- Texte d'étude -
À défaut de l’enthousiasme et de l’ardeur des croyances, les lumières et l’expérience obtiendront quelquefois des citoyens de grands sacrifices ; chaque homme étant également faible sentira un égal besoin de ses semblables ; et connaissant qu’il ne peut obtenir leur appui qu’à la condition de leur prêter son concours, il découvrira sans peine que pour lui l’intérêt particulier se confond avec l’intérêt général. 

La nation prise en corps sera moins brillante, moins glorieuse, moins forte peut-être ; mais la majorité des citoyens y jouira d’un sort plus prospère, et le peuple s’y montrera paisible, non qu’il désespère d’être mieux, mais parce qu’il sait être bien. 

Si tout n’était pas bon et utile dans un semblable ordre de choses, la société du moins se serait approprié tout ce qu’il peut présenter d’utile et de bon, et les hommes, en abandonnant pour toujours les avantages sociaux que peut fournir l’aristocratie, auraient pris à la démocratie tous les biens que celle-ci peut leur offrir.

« Instruire la démocratie…nous ignorons encore les biens qu’elle peut donner »

- Liste des données -
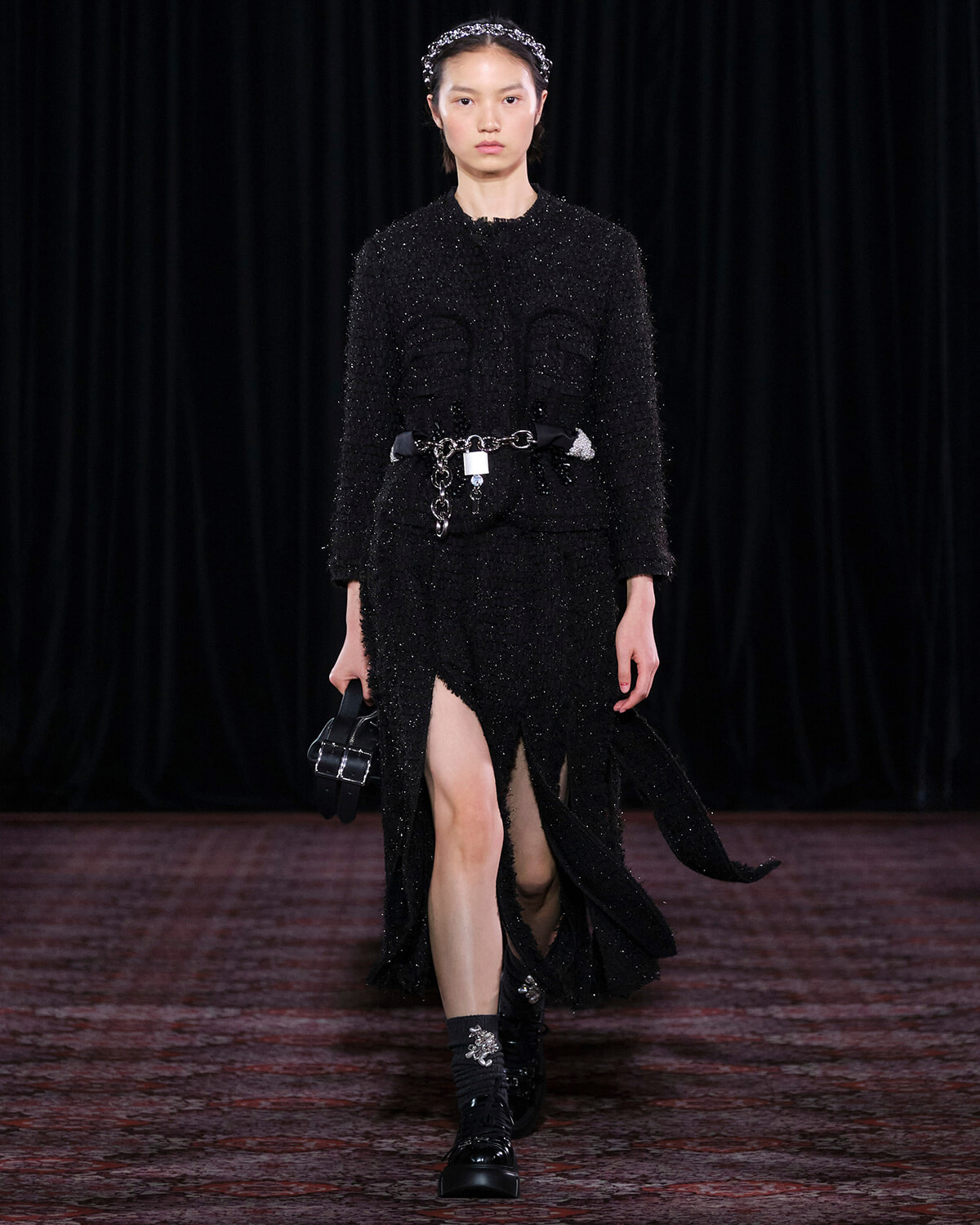 Model walking a glamourous black textured dress with a chain belt and headband on a runway, carrying a small black handbag.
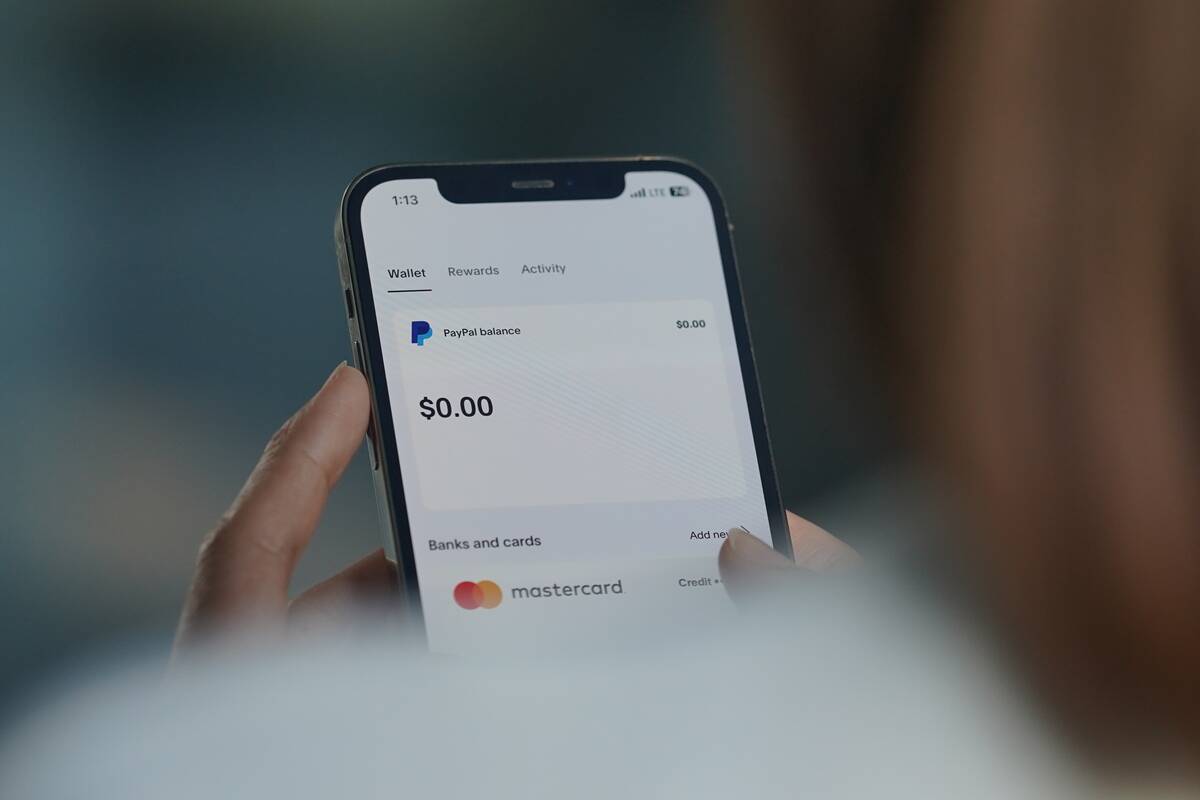 In this photo illustration, A woman browses the Paypal APP...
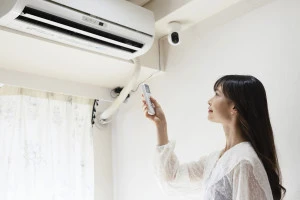 エアコンのスイッチを入れる女性の写真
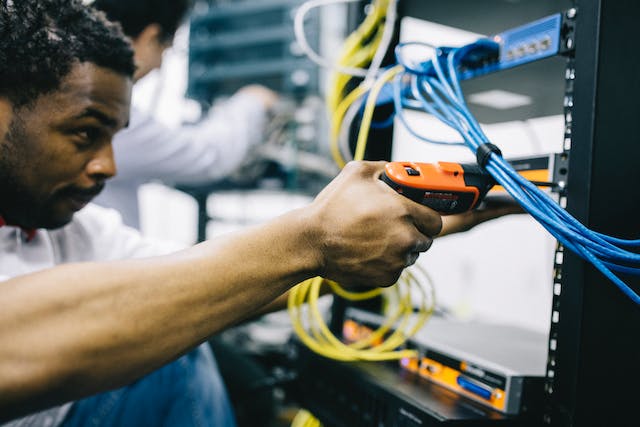 A picture of a person using an electric screwdriver.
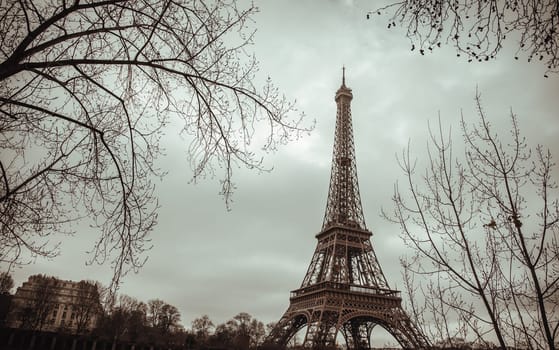 France, Paris - Jan 4, 2024 - Nice scenery of Eiffel Tower in Paris at Afternoon. Destinations in Europe. Space for text, Selective focus.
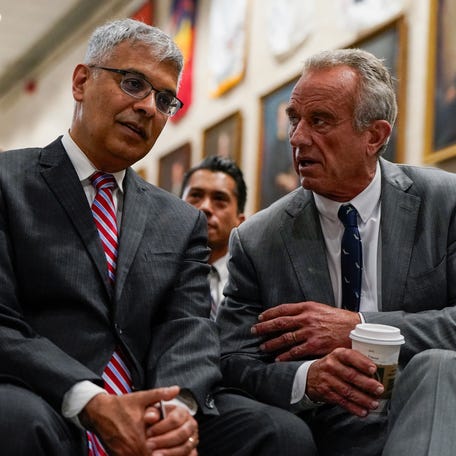 U.S. Health and Human Services (HHS) Secretary Robert F. Kennedy, Jr. speaks with Director of the National Institutes of Health Jay Bhattacharya ahead of a press conference announcing of the U.S. Food and Drug Administration's (FDA) intent to phase out the use of petroleum-based synthetic dyes in the nation's food supply, at the Department of Health and Human Services in Washington, D.C., U.S., April 22, 2025. REUTERS/Elizabeth Frantz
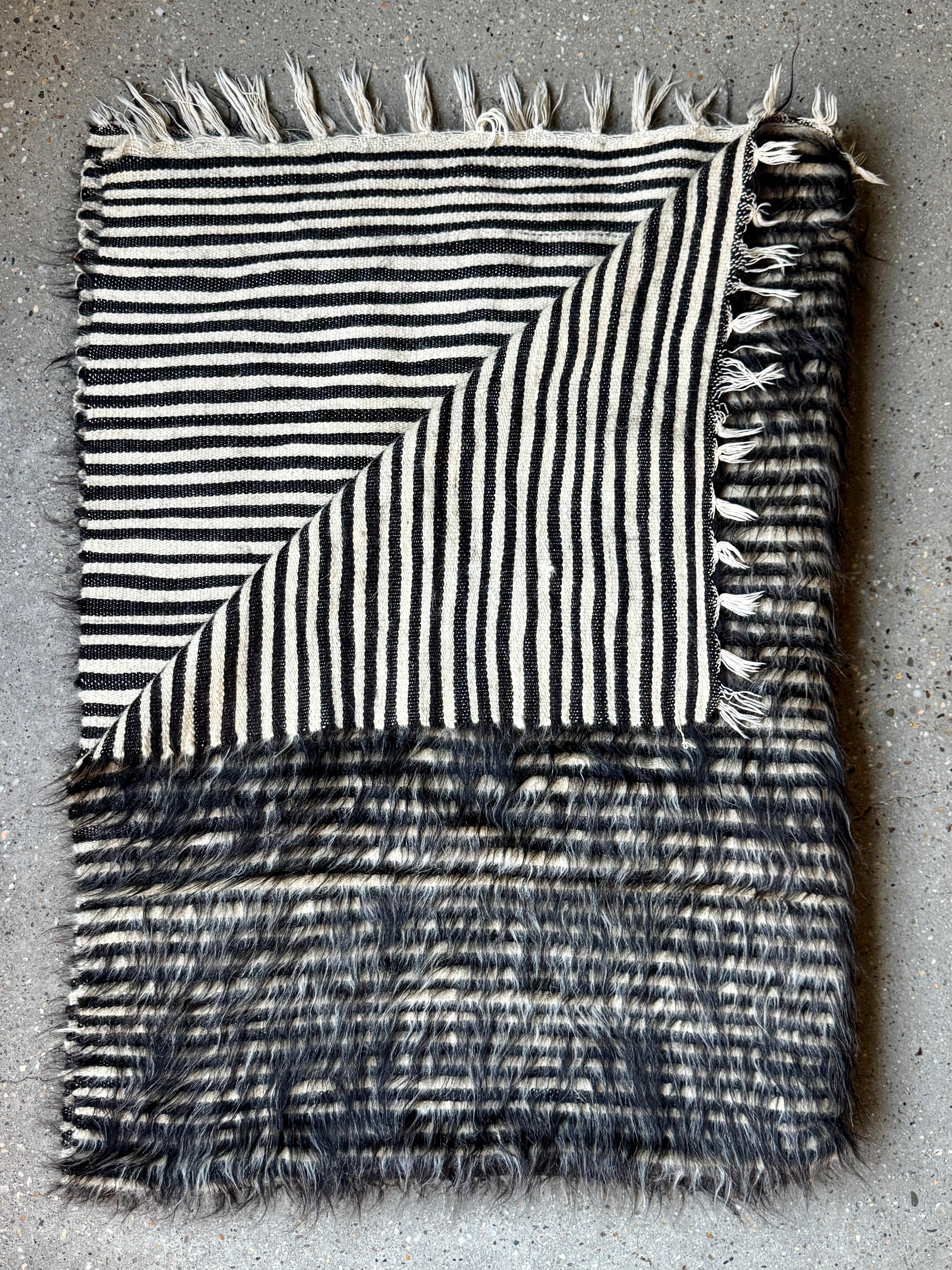 Plaid en poil de chèvre uruguayen tissé à la main avec motif graphique à rayures

Un magnifique jeté tissé à la main en Uruguay, fabriqué à partir de poils de chèvre naturels. Ce textile saisissant présente un design à deux faces : une face avec une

- Tâche A -
D'après le texte d'étude, pour quelle raison le peuple se montrera-t-il paisible ?
- Tâche B -
Extrayez telles quelles les lignes placées après le texte d'étude, depuis la première jusqu'à celle qui contient « France, Paris - Jan », incluse. Omettez les images.

- Résultat A -
Parce qu'il sait être bien.

- Résultat B -
 Model walking a glamourous black textured dress with a chain belt and headband on a runway, carrying a small black handbag.
 In this photo illustration, A woman browses the Paypal APP...
 エアコンのスイッチを入れる女性の写真
 A picture of a person using an electric screwdriver.
 France, Paris - Jan 4, 2024 - Nice scenery of Eiffel Tower in Paris at Afternoon. Destinations in Europe. Space for text, Selective focus.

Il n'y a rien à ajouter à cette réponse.